[DATA Boundary: Start]
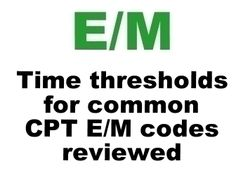 Time Threshold E/M Billing And CPT® Coding Reference Tables.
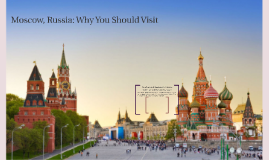 Moscow, Russia: Why You Should Visit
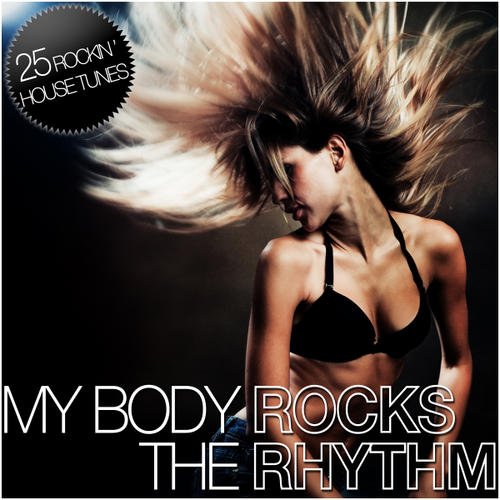Album Art - Various Artists - My Body Rocks The Rhythm
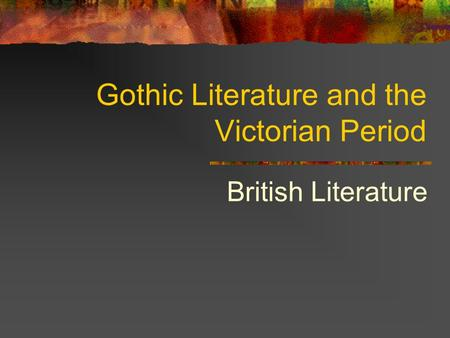 Gothic Literature and the Victorian Period British Literature.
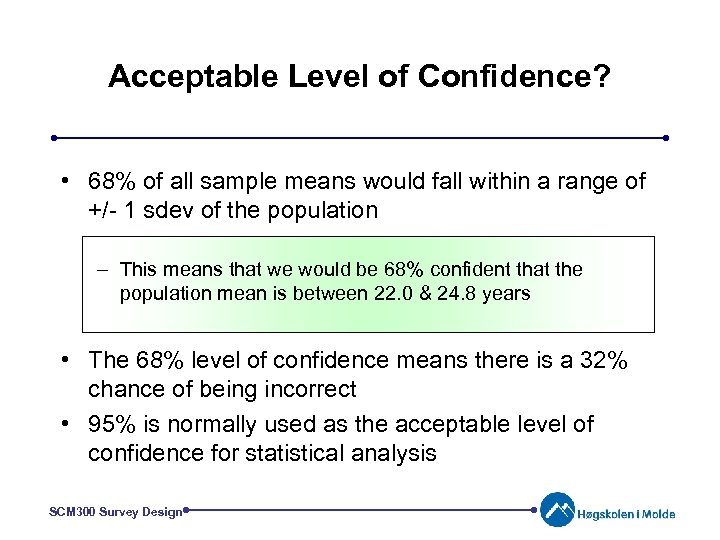 Acceptable Level of Confidence? • 68% of all sample means would fall within a
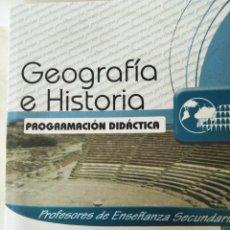 Libros de segunda mano: PROGRAMACIÓN DIDÁCTICA PROFESORES DE ENSEÑANZA SECUNDARIA GEOGRAFIA E HISTORIA. Lote 257501365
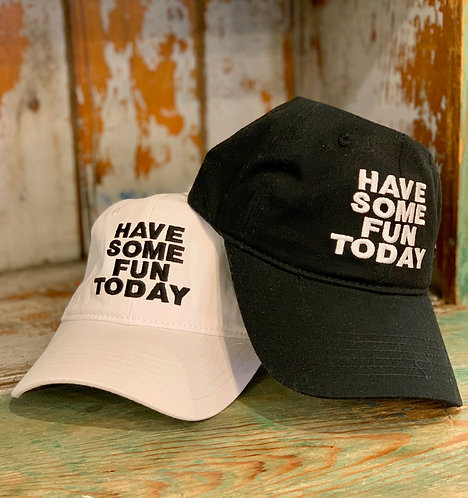 Have Some Fun Today Baseball Caps
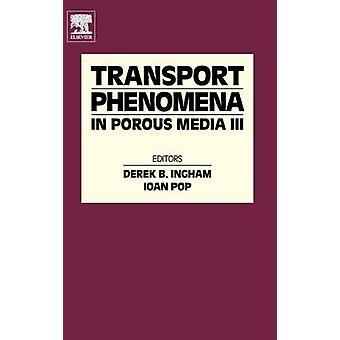 Transportverschijnselen in poreuze Media Volume III door Pop & Ioan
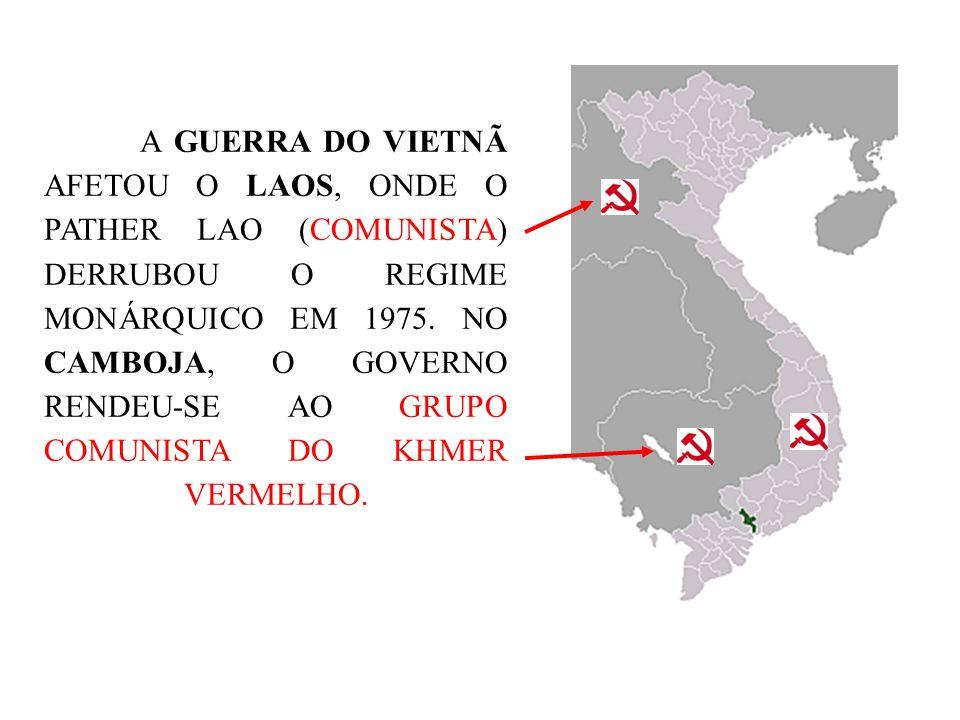 A GUERRA DO VIETNÃ AFETOU O LAOS, ONDE O PATHER LAO (COMUNISTA) DERRUBOU O REGIME MONÁRQUICO EM 1975.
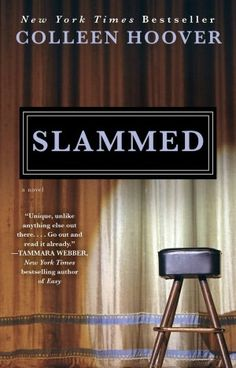 Slammed; LOVED this book; 5 stars; a must read!!!!!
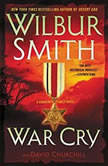 War Cry A Courtney Family Novel, Wilbur Smith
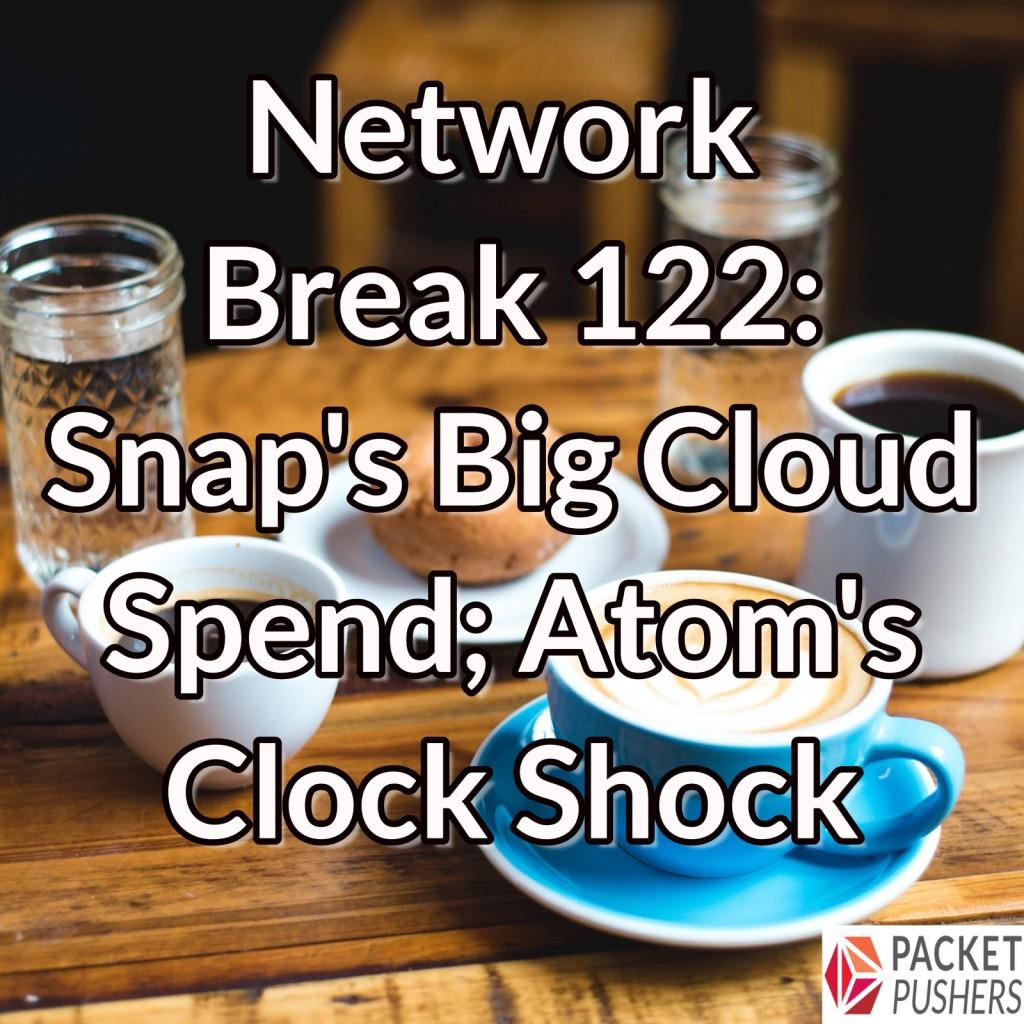 Network Break 122 tag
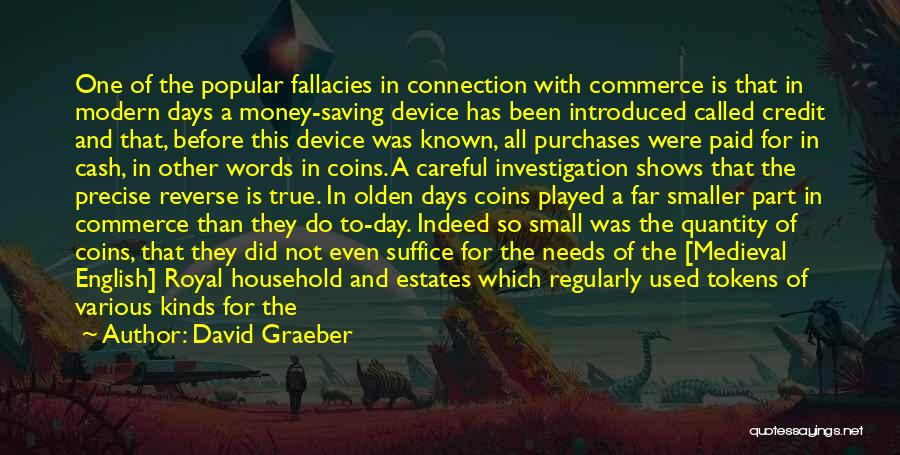 Saving Coins Quotes By David Graeber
[DATA Boundary: End]
§ **DESCRIPTION OF THE TASK**
Pictures stay out; everything else in the records above gets copied exactly.

§ **RESULT FOR THIS EXERCISE**
 Time Threshold E/M Billing And CPT® Coding Reference Tables.
 Moscow, Russia: Why You Should Visit
Album Art - Various Artists - My Body Rocks The Rhythm
 Gothic Literature and the Victorian Period British Literature.
 Acceptable Level of Confidence? • 68% of all sample means would fall within a
 Libros de segunda mano: PROGRAMACIÓN DIDÁCTICA PROFESORES DE ENSEÑANZA SECUNDARIA GEOGRAFIA E HISTORIA. Lote 257501365
 Have Some Fun Today Baseball Caps
 Transportverschijnselen in poreuze Media Volume III door Pop & Ioan
 A GUERRA DO VIETNÃ AFETOU O LAOS, ONDE O PATHER LAO (COMUNISTA) DERRUBOU O REGIME MONÁRQUICO EM 1975.
 Slammed; LOVED this book; 5 stars; a must read!!!!!
 War Cry A Courtney Family Novel, Wilbur Smith
 Network Break 122 tag
 Saving Coins Quotes By David Graeber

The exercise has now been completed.